===== SELECTED PASSAGE
What would I do with more research support? Part One: Background.

One of the great joys of being a scientist is that we get to spend our lives exploring the aspects of the natural world that most intrigue and excite us. However, the equally great frustration of being a researcher is that our curiosity and passion invariably outstrip the resources available for our explorations. It often feels like we spend the bulk of our creative energy begging for money, and when this is declined — as it often is — it can be crushing. What keeps us going is the conviction that what we are doing, and what we have not yet found a way to do, is interesting and important and worth pursuing.

The primary focus of my research is the evolution of genome size in animals. Genome size is the amount of DNA in one copy of the chromosome set of a species, generally measured in terms of the number of base pairs (bp) or in mass (in picograms, or 10-12g). What makes this an intriguing topic of research is the enormous variability that exists across species: in animals, genome sizes range more than 7,000-fold. Think about that for a moment. Some animals have 7,000 times more DNA in their cells than others. Even within vertebrates, there is huge diversity at the genomic level: the largest (lungfish) is 350 times larger than the smallest (pufferfish). Or consider amphibians, which range about 120-fold from the smallest in some frogs to the largest in a few aquatic salamanders.

The human genome contains about 3.2 billion base pairs. In the simplest terms, one might expect this to be the largest genome of all — humans are the most complicated organisms (right?) and that should require the most genes (right?) which in turn means more DNA (right?). This was indeed the assumption when researchers began assessing genome sizes in the late 1940s — before the structure of DNA was elucidated, and even before it had been established that DNA is the hereditary molecule. At this time it was reported that the amount of DNA in a species’ cells is mostly constant (thus, genome size is also called “C-value”). This itself was suggested to indicate that DNA, and not protein, serves as the molecular basis of inheritance. However, it was also obvious by 1951 that the amount of DNA varies dramatically among species, and that the “complexity” of an animal and its genome size are decoupled. There are, it was discovered, salamanders with 40x more DNA per genome than in humans. This made no sense. DNA amount is constant within species because it is what genes are made of, and yet more complicated organisms (which presumably require more genes) may have substantially less DNA in their genomes than simpler organisms. This became known as the “C-value paradox” in the early 1970s.
==========
===== ENTRIES PROVIDED
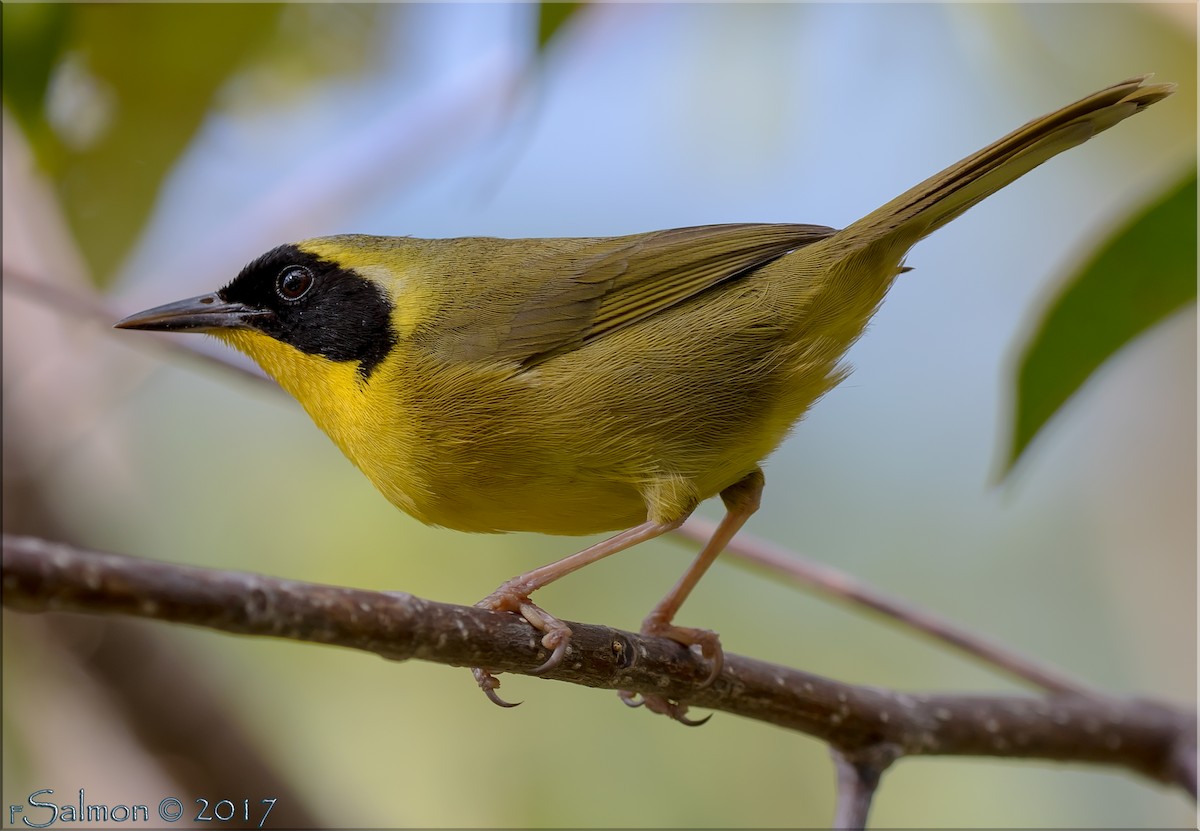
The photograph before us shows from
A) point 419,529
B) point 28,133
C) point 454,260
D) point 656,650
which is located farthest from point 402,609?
point 419,529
==========
[WHAT IS REQUIRED]:
Reproduce the passage on genome size word for word, between "One of the great" and "and worth pursuing.", inclusive. Rely solely on the passage on genome size and disregard the listing.

[ANSWER TO THE PROBLEM]:
One of the great joys of being a scientist is that we get to spend our lives exploring the aspects of the natural world that most intrigue and excite us. However, the equally great frustration of being a researcher is that our curiosity and passion invariably outstrip the resources available for our explorations. It often feels like we spend the bulk of our creative energy begging for money, and when this is declined — as it often is — it can be crushing. What keeps us going is the conviction that what we are doing, and what we have not yet found a way to do, is interesting and important and worth pursuing.